* [DOCUMENT EXTRACT]:

Capital and Liquidity. At March 31, 2009, our capital ratios, including our
bank's capital ratios, met regulatory minimum capital requirements.
Additionally, at March 31, 2009, our bank would be considered to be
"well-capitalized" pursuant to banking regulations. As our bank grows it may
require additional capital from us over that which can be earned through
operations. We anticipate that we will continue to use various capital raising
techniques in order to support the growth of our bank.
During 2008, we increased our capital accounts through our participation in the
U.S. Department of Treasury's Capital Purchase Program (the "CPP"). As a result
of our participation in the CPP, we issued 95,000 shares of preferred stock for
$95 million. Additionally, we issued 534,910 common stock warrants to the U.S.
Treasury as a condition to our participation in the CPP. The warrants have an
exercise price of $26.64 each, are immediately exercisable and expire 10 years
from the date of issuance. The common stock warrants have been assigned a fair
value of $6.7 million as of December 12, 2008. As a result, $6.7 million has
been recorded as the discount on the preferred stock issued in the CPP which
will be accreted as a reduction in net income available for common stockholders
over the next five years at approximately $1.1 million to $1.3 million per year.

* [EXTRACTED ENTRIES]:
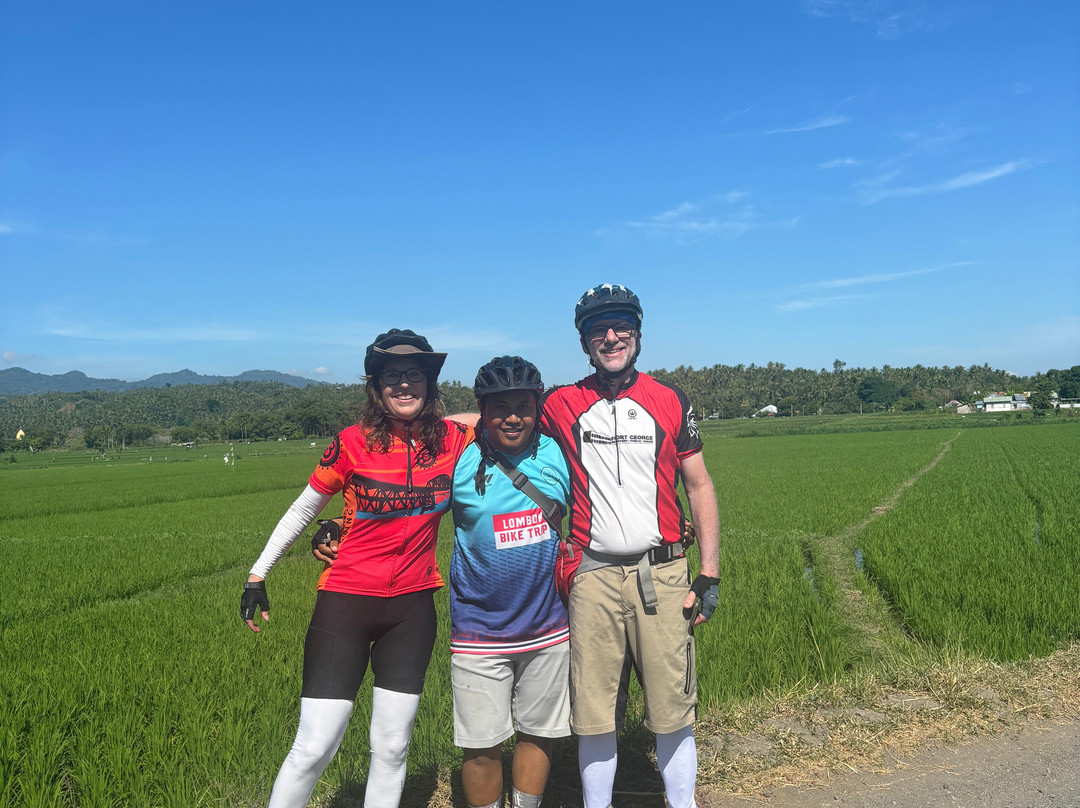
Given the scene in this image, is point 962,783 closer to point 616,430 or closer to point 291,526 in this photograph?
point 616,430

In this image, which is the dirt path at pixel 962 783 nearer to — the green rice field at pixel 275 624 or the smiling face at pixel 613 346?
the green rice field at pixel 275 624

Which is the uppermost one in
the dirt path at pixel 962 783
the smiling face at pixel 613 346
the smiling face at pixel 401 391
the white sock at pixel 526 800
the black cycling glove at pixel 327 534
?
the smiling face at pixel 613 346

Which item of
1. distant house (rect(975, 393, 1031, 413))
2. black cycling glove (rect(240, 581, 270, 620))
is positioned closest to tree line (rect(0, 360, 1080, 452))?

...

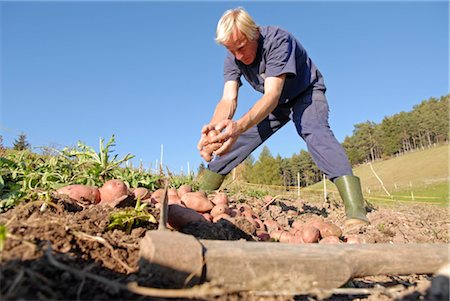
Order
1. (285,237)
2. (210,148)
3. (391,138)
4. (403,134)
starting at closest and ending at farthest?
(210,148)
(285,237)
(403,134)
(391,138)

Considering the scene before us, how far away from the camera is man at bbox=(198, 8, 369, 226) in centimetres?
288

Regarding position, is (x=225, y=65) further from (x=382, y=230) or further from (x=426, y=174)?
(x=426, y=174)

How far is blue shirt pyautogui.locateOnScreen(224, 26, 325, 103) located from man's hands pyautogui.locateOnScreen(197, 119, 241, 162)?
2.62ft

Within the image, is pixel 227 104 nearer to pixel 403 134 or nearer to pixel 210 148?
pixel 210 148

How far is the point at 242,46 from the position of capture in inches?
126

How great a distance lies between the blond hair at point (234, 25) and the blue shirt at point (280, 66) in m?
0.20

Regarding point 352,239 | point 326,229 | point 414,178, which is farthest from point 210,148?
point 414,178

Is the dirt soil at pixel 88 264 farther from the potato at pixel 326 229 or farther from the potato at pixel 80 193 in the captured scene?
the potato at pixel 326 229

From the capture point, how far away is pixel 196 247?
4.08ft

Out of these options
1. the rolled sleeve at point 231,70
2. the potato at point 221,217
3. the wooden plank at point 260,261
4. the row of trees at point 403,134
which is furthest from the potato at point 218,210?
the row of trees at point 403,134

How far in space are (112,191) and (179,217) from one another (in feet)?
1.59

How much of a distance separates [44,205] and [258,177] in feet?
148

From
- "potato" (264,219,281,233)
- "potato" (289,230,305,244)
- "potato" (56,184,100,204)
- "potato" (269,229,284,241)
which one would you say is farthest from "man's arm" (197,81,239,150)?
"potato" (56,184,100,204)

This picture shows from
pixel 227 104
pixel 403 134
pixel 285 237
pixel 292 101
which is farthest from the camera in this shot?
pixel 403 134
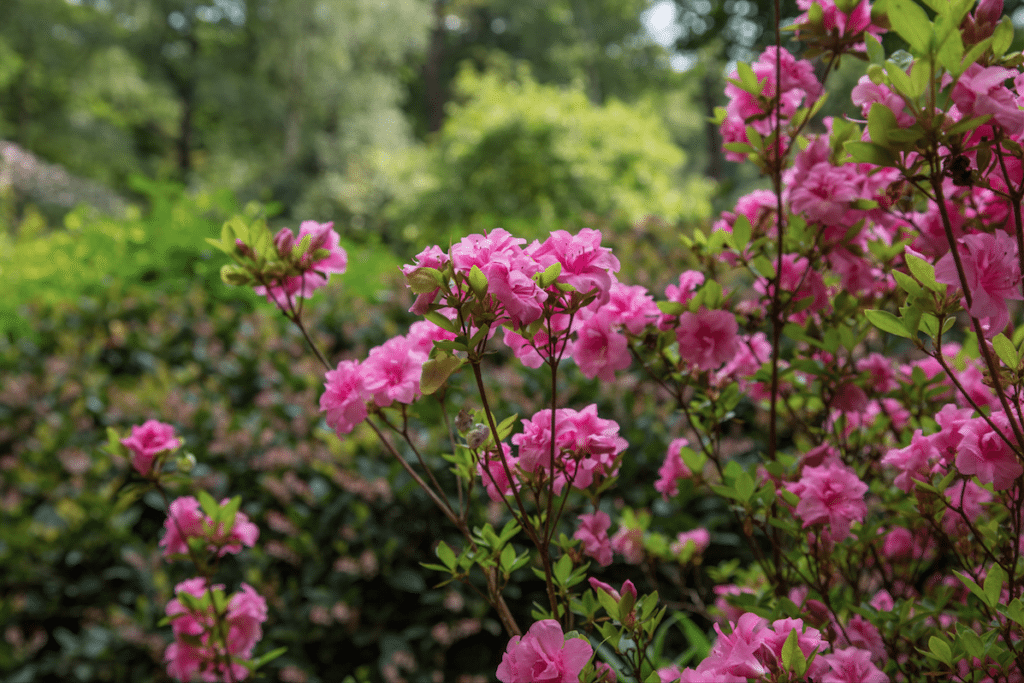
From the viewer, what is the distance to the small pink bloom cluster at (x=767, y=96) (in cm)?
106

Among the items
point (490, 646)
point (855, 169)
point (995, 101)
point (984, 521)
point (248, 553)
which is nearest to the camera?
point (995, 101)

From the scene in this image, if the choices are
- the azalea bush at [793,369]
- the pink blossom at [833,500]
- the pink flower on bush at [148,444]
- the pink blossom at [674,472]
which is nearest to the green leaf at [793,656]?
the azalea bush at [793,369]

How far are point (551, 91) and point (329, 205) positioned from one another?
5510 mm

* [OBJECTIVE A]: Reproduce the part of the capital and liquidity passage that begins at the words "Additionally, at March" and stops after the words "to the U.S.".
* [OBJECTIVE B]: Extract every line of the rows that contains the word "closest".

* [REPLY A]:
Additionally, at March 31, 2009, our bank would be considered to be
"well-capitalized" pursuant to banking regulations. As our bank grows it may
require additional capital from us over that which can be earned through
operations. We anticipate that we will continue to use various capital raising
techniques in order to support the growth of our bank.
During 2008, we increased our capital accounts through our participation in the
U.S. Department of Treasury's Capital Purchase Program (the "CPP"). As a result
of our participation in the CPP, we issued 95,000 shares of preferred stock for
$95 million. Additionally, we issued 534,910 common stock warrants to the U.S.

* [REPLY B]:
is positioned closest to tree line (rect(0, 360, 1080, 452))?
starting at closest and ending at farthest?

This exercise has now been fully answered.